= Yamanner =

JavaScript computer worm

The Yamanner worm is a computer worm written in JavaScript that targeted a vulnerability in the Yahoo! Mail service. Released on June 12, 2006, the worm spread through the Yahoo! system, infecting the systems of those who opened the e-mails and sending the user's address book to a remote server.

The worm exploited a vulnerability in Yahoo! Mail that enabled scripts embedded within HTML emails to be run within a user's browser instead of being blocked. Once executed, the worm forwarded itself to an infected user's contacts on Yahoo! Mail and harvested these addresses, sending them to a remote internet server. Only contacts with an email address ending in either "yahoo.com" or "yahoogroups.com" were targeted.

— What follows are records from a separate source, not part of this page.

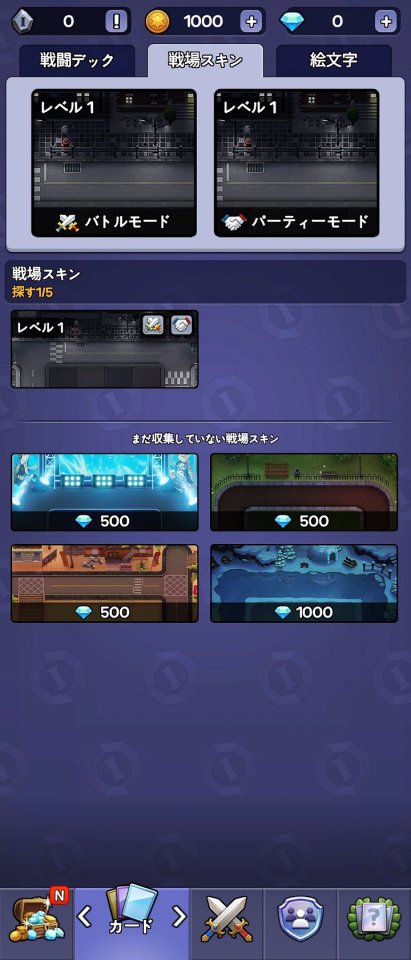 インフィニティーパーティーバトル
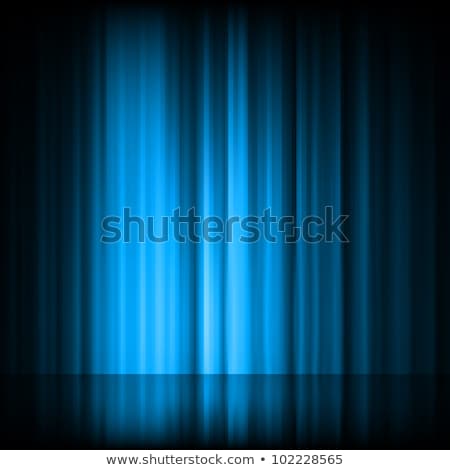 Stock photo: Aurora Borealis Colorful Abstract Eps 8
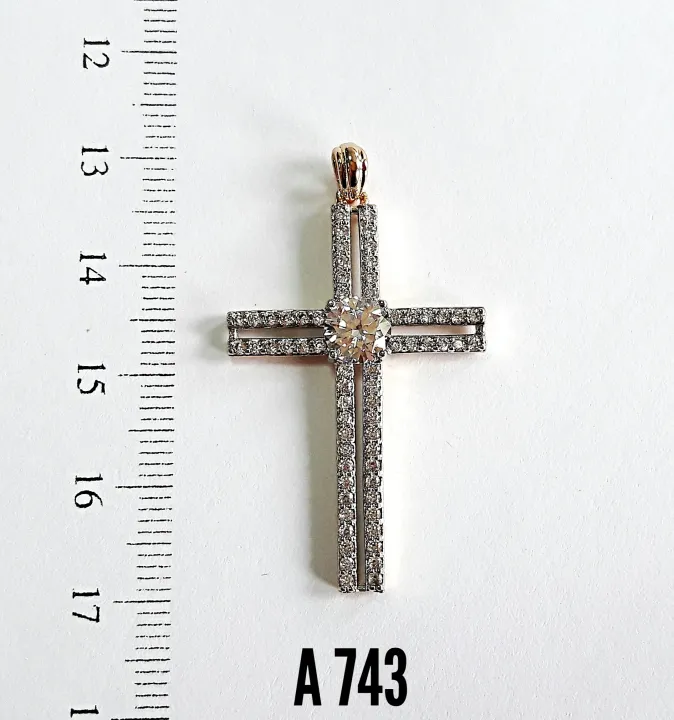 A 0743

Infected emails commonly had the subject line "New Graphic Site" and were spoofed to appear from "av3 at the rate yahoo.com". Users who opened infected emails were redirected to a webpage at www.av3.net/index.htm.

At the time, there was no patch available for the vulnerability exploited by the Yamanner worm. Users were recommended to update virus definitions, firewall signatures, and block emails sent from av3 at the rate yahoo.com as a precaution.

The impact of the Yamanner worm appeared to be low, with security vendor Symantec stating that it was making the rounds but had not caused significant damage. However, the worm highlighted the potential for widespread infection through vulnerabilities in popular email services like Yahoo! Mail.